INSTRUCTIONS FOR THE TASK:
Please print out the entries below unchanged and skip the images.

┌──

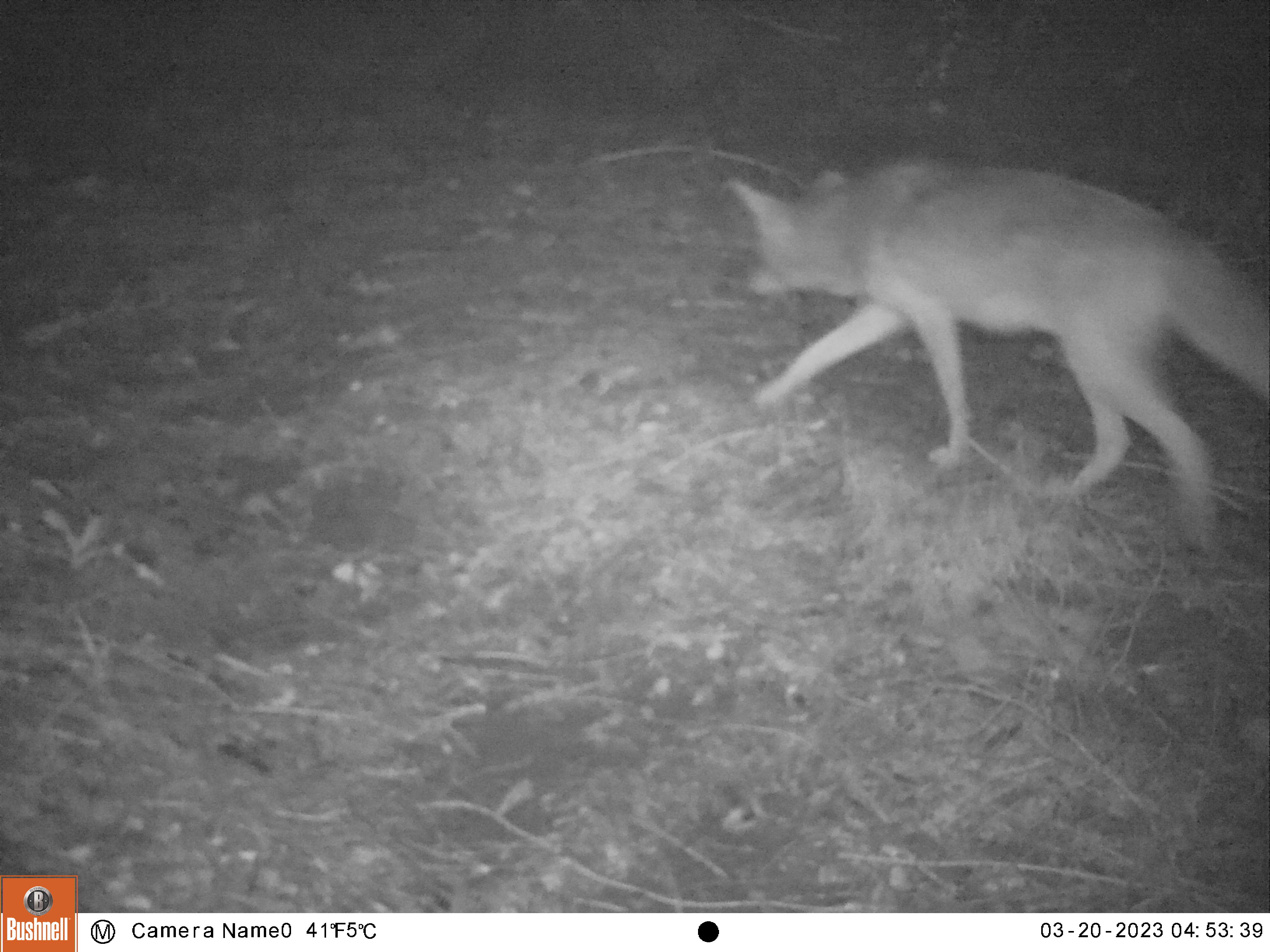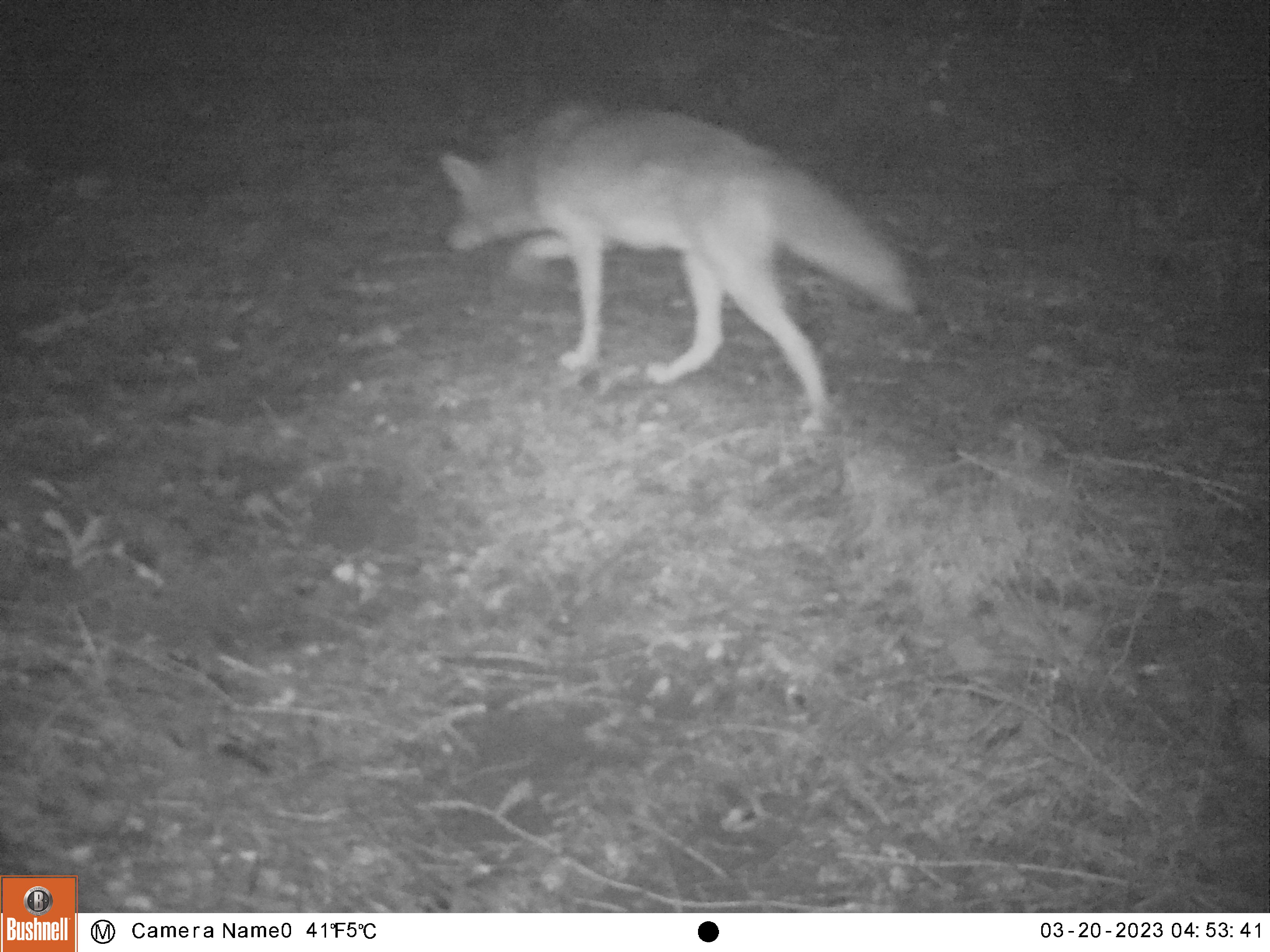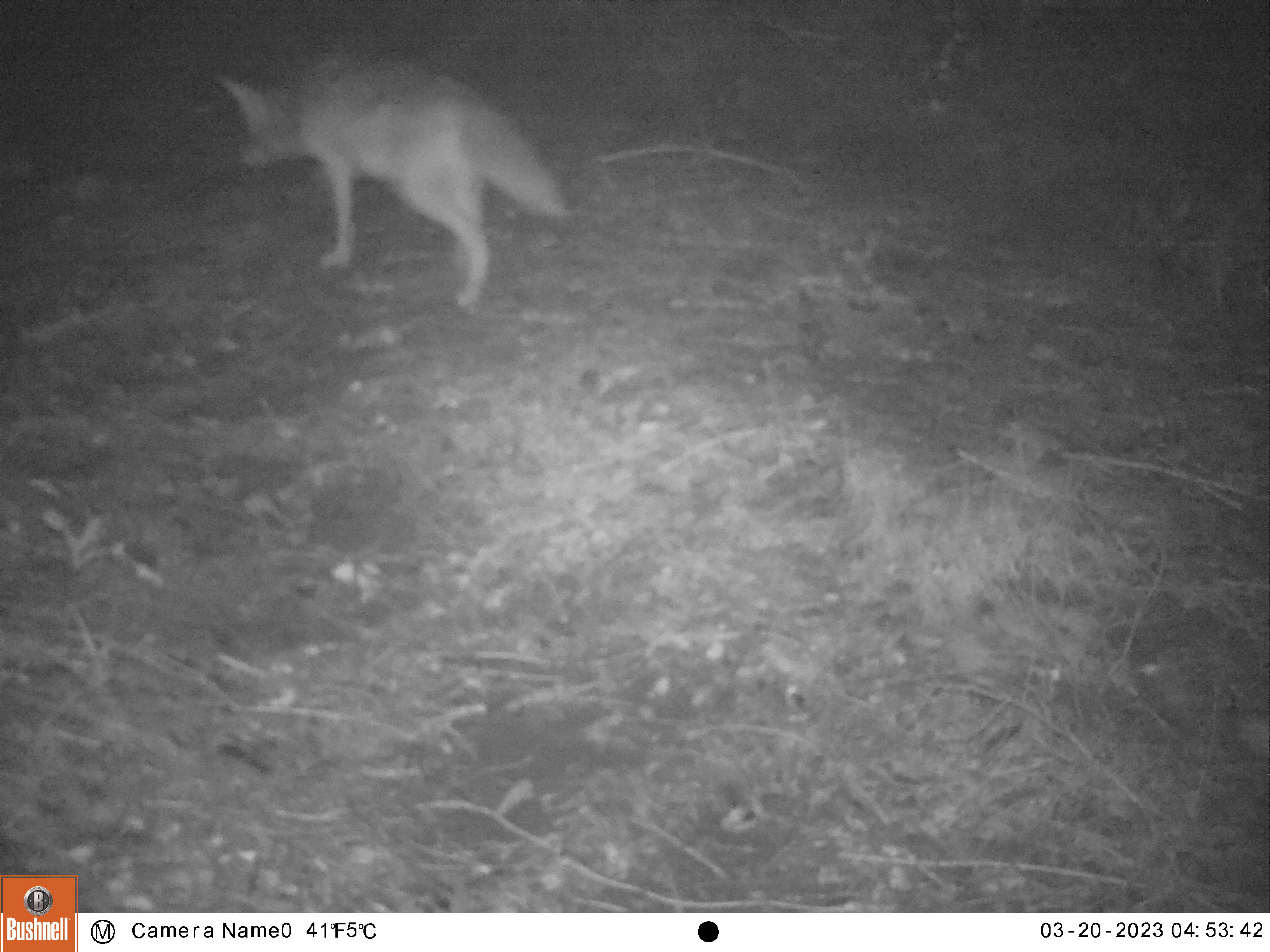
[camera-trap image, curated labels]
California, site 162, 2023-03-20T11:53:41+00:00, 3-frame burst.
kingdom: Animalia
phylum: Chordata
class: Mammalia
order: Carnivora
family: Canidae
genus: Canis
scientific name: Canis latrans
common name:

└──

TASK RESPONSE:
[camera-trap image, curated labels]
California, site 162, 2023-03-20T11:53:41+00:00, 3-frame burst.
kingdom: Animalia
phylum: Chordata
class: Mammalia
order: Carnivora
family: Canidae
genus: Canis
scientific name: Canis latrans
common name:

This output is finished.